I am in the process of building an mobile application (iPhone/Android) and want to store the application data onto Amazon's SimpleDB, because we do not want to host our own server to provide these services. I've been going through all of the documentation and the maximum storage size of element values is 1024 bytes.
In my case we need to store 1024 up to 10K of text data.
I was hoping to find out how other projects are using SimpleDB when they have larger storage needs like our project. I read that one could store pointers to files that are then stored in S3 (file system). Not sure if that is a good solution.
In my mind I am not sure if SimpleDB is the correct solution. Could anyone comment on what that have done or provide a different way to think about this problem?
There are ways to store your 10k text data but whether it will be acceptable will depend on what else you need to store and how you plan to use it.
If you need to store arbitrarily large data (especially binary data) then the S3 file pointer can be attractive. The value that SimpleDB adds in this scenario is the ability to run queries against the file metadata that you store in SimpleDB.
For text data limited to 10k I would recommend storing it directly in SimpleDB. It will easily fit in a single item but you'll have to spread it across multiple attributes. There are basically two ways to do this each with some draw backs.
One way is more flexible and search friendly but requires you to touch your data. You split your data up into chunks of about 1000 bytes and you store each chunk as an attribute value in a multi-valued attribute. There is no ordering imposed on multi-valued attributes so you have to prepend each chunk with a number for ordering (e.g. 01)
The fact that you have all the text stored in one attribute makes queries easy to do with a single attribute name in the predicate. You can add a different size text to each item anywhere from 1k to 200+k and it gets handled appropriately. But you do have to be aware that your prepended line numbers can pop positive for your queries (e.g. if you are searching for 01
every item will match that query).
The second way to store the text within SimpleDB does not require you to place arbitrary ordering data within your text chunks. You do the ordering by placing each text chunk in a different named attribute. For example you could use attribute names: desc01
desc02
... desc10
. Then you place each chunk in the appropriate attribute.
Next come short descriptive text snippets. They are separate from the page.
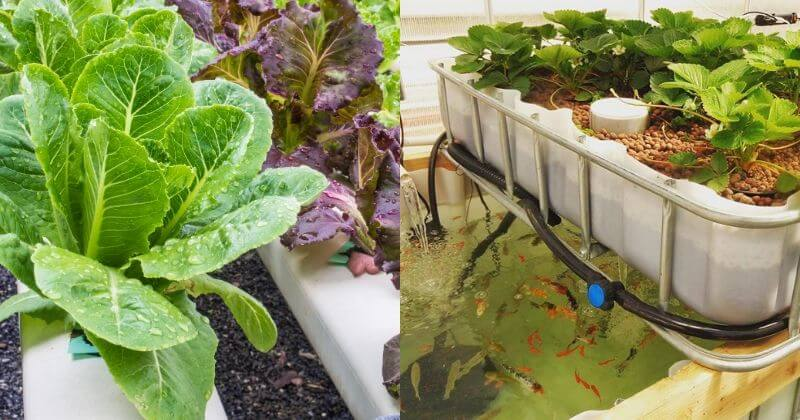 Aquaponics Vs. Hydroponics_ What's The Difference And Which Is Better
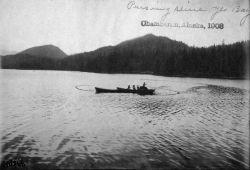 Chamberlin, AK, 1903, pursing seine. Photo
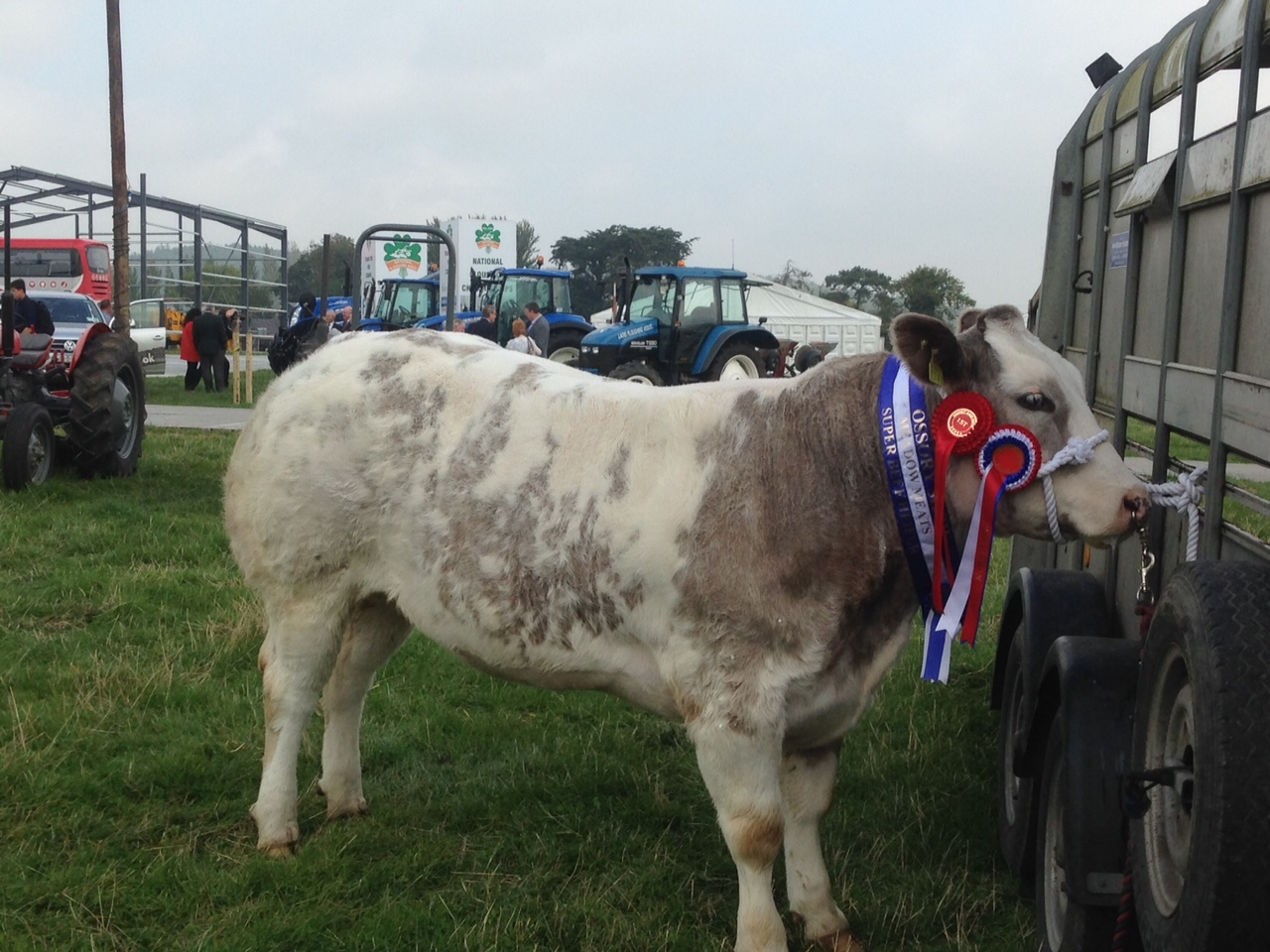 Belgium Blue X heifer who won Best Heifer with no Permanent Teeth at the Tullamore Show, owned by Erwin Stanley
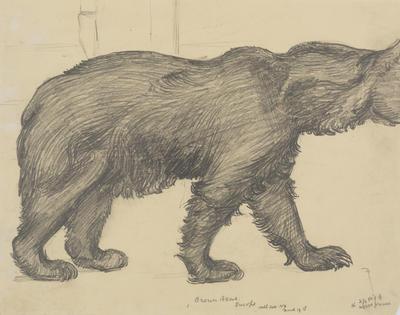 Vivian Smith; Untitled (Brown bear); Mar 1915; 1988/27/466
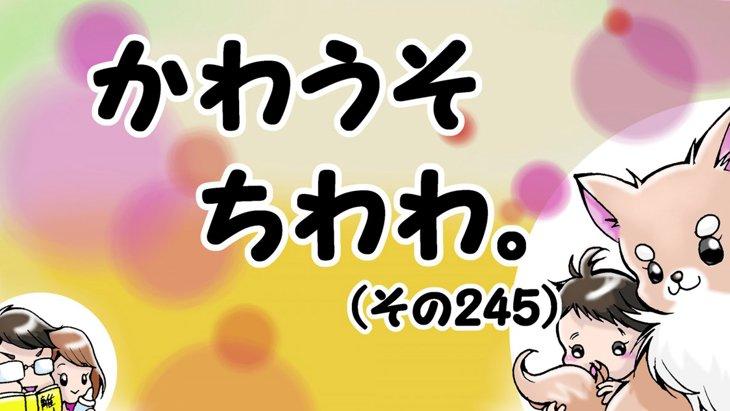 かわうそちわわ。【その245】「どうなるミントちゃん!?」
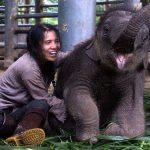 Lek Chailert lachend und sitzend neben Elefantenbaby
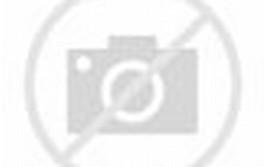Free Desktop Backgrounds Wood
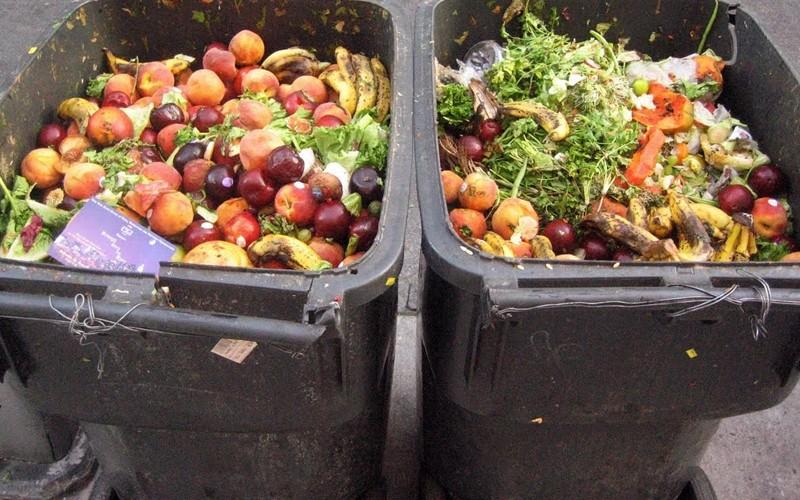 Perda e Desperdício dos Alimentos: aspectos agronômicos, políticos e ambientais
You can still do full text search with both methods but the searches will be slower with this method because you will need to specify many predicates and SimpleDB will end up searching through a separate index for each attribute.
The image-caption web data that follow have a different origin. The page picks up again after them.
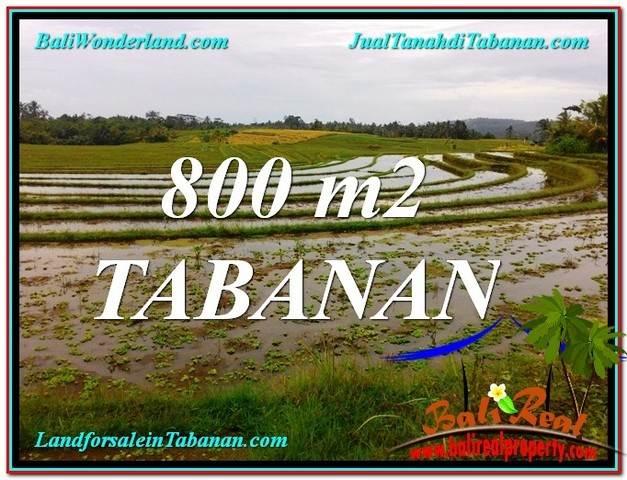 TANAH di TABANAN BALI DIJUAL Untuk INVESTASI TJTB324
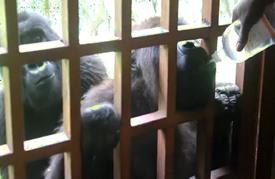 تحديات جمة لحماية حيوانات الغوريلا الجبلية في الكونغو
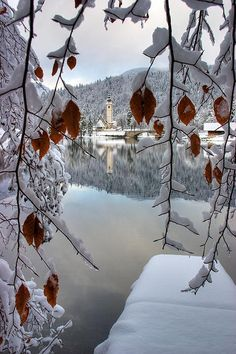 Winter, Lake Bohinj, Slovenia!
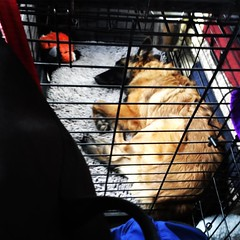 The baby brown dog is such an awesome little traveler. Calm and quiet in the car (in someone else's crate), good in hotel rooms (although she would prefer less time in her crate :stuck_out_tongue_winking_eye:), and fine with random places and random peopl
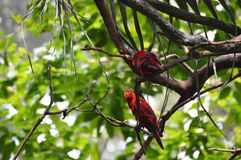 Two Red Parrot Stock Photography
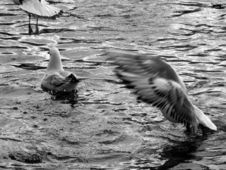 Flying Sea-gull Stock Photography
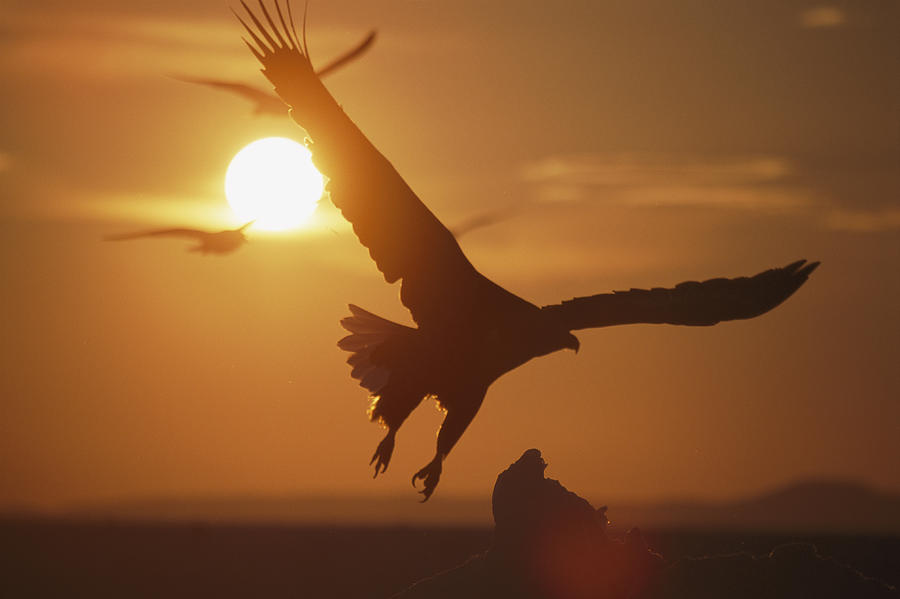 A White-tailed Eagle In Flight Photograph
It may be easy to think of this type of work around as a hack because with databases we are used to having this type of low level detail handled for us within the database. SimpleDB is specifically designed to push this sort of thing out of the database and into the client as a means of providing availability as a first class feature.
If you found out that a relational database was splitting your text into 1k chunks to store on disk as an implementation detail it wouldn't seem like a hack. The problem is that the current state of SimpleDB clients is such that you have to implement a lot of this type of data formatting yourself. This is the type of thing that ideally will be handled for you in a smart client. There just aren't any smart clients freely available yet.
If you are concerned about cost, you might find that it is cheaper to put the text in S3 and metadata with pointers in SimpleDB.
You could put the 10k text on S3, then create an attribute that has all the unique words of the 10k of text as multiple values. Then searches would be fast. No phrase searching, though.
How many values can you store in one attribute in one 'row' (name)? I looked in the docs, no answer popped out at me.
--Tom
The upcoming release of Simple Savant (a C# persistence library for SimpleDB which I created) will support both attribute spanning as described by Mocky and full-text searches of SimpleDB data using Lucene.NET.
I realize you are probably not building your app in C#, but since your question is a top result when searching for SimpleDB and full-text indexing it seemed worth mentioning.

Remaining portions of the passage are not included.